In this notebook, I will identify genes that do not conform to the canonical epistasis relationships expected for the hypoxia pathway in C. elegans.


In [1]:
# important stuff:
import os
import pandas as pd
import numpy as np

# TEA and morgan
import genpy
import gvars
import morgan as morgan
import tissue_enrichment_analysis as tea

# Graphics
import matplotlib as mpl
import matplotlib.ticker as plticker
import matplotlib.pyplot as plt
import seaborn as sns
import matplotlib.patheffects as path_effects
from matplotlib import rc
# rc('text', usetex=True)
rc('text', usetex=True)
rc('text.latex', preamble=r'\usepackage{cmbright}')
rc('font', **{'family': 'sans-serif', 'sans-serif': ['Helvetica']})

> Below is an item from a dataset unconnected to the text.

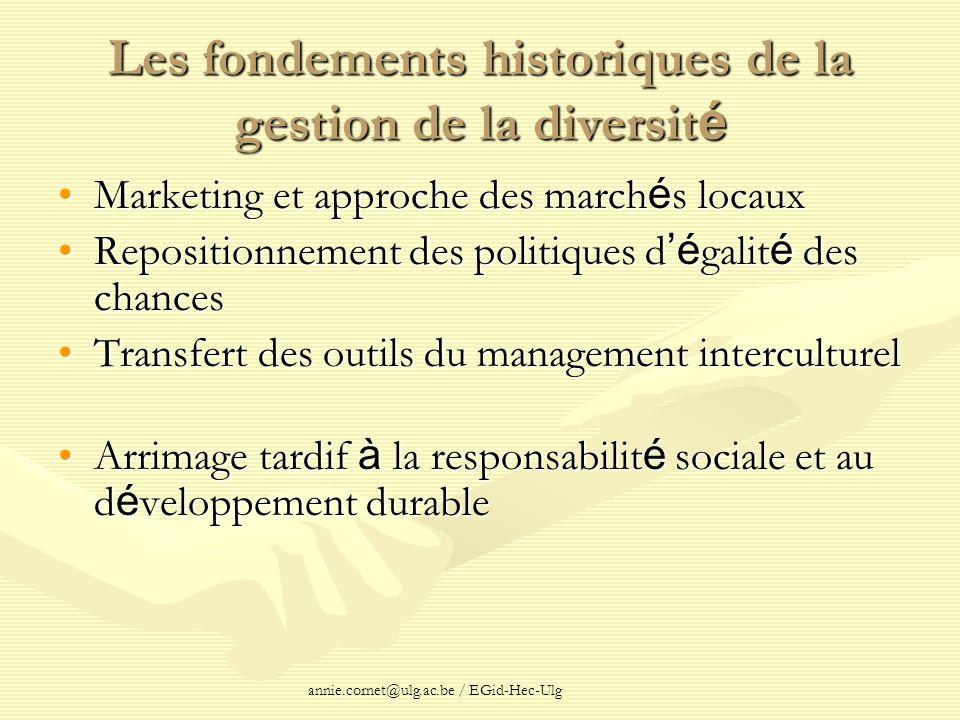 annie.cornet@ulg.ac.be / EGid-Hec-Ulg Les fondements historiques de la gestion de la diversit é Marketing et approche des march é s locauxMarketing et
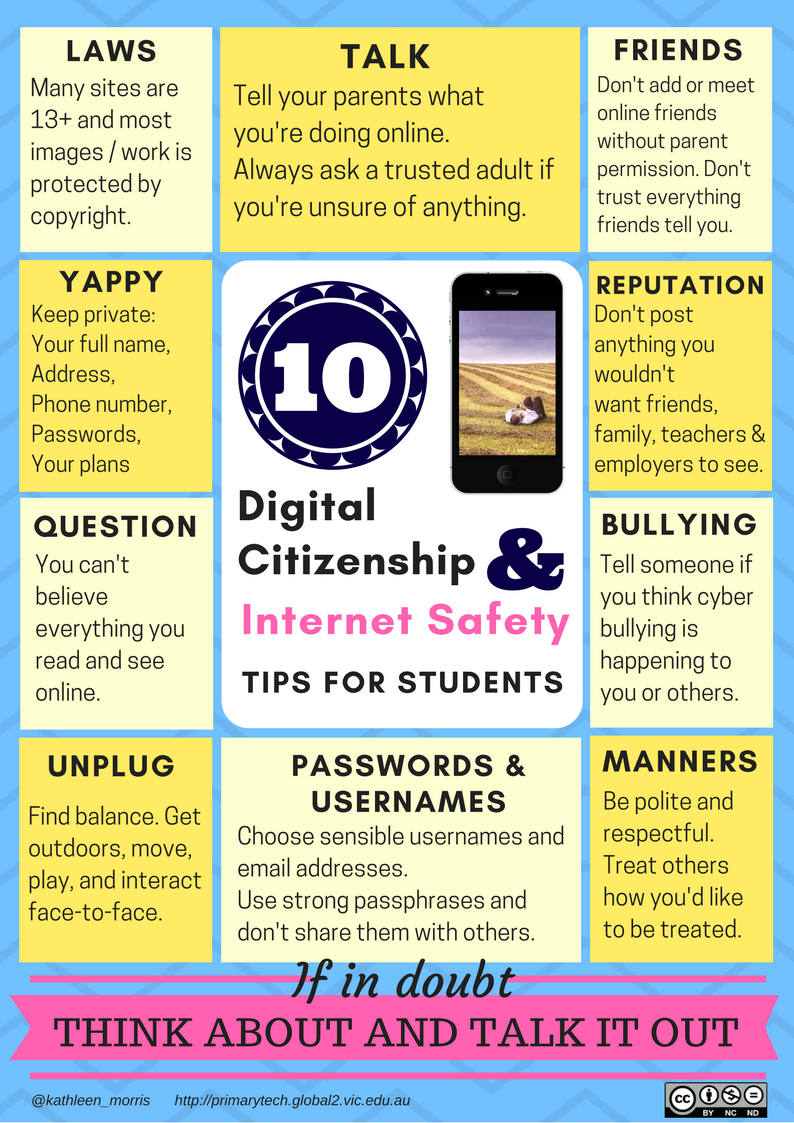 10 Digital Citizenship and Internet Safety Tips for Students Kathleen Morris | Poster cyber safety online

# Magic function to make matplotlib inline;
%matplotlib inline

# This enables SVG graphics inline. 
# There is a bug, so uncomment if it works.
%config InlineBackend.figure_formats = {'png', 'retina'}

# JB's favorite Seaborn settings for notebooks
rc = {'lines.linewidth': 2, 
      'axes.labelsize': 18, 
      'axes.titlesize': 18, 
      'axes.facecolor': 'DFDFE5'}
sns.set_context('notebook', rc=rc)
sns.set_style("dark")

ft = 35 #title fontsize

mpl.rcParams['xtick.labelsize'] = 18 
mpl.rcParams['ytick.labelsize'] = 18 
mpl.rcParams['legend.fontsize'] = 14

genvar = gvars.genvars()
q=0.1

tidy_data = pd.read_csv('../output/temp_files/DE_genes.csv')
tidy_data.sort_values('target_id', inplace=True)
tidy_data.dropna(subset=['ens_gene'], inplace=True)
tidy_data = tidy_data[tidy_data.genotype != 'fog-2']
tidy_data['fancy genotype'] = tidy_data.code.map(genvar.fancy_mapping)

Genes that display non-canonical epistasis:

To identify genes that display non-canonical epistasis, I will fuse some columns to the dataframe containing the rhy-1 transcriptome. Using these columns, we will find genes that have inverse expression changes between vhl-1(lf) mutants and egl-9(lf) or rhy-1(lf) mutants.


In [2]:
# Specify the genotypes to refer to:
single_mutants = ['b', 'c', 'd', 'e', 'g']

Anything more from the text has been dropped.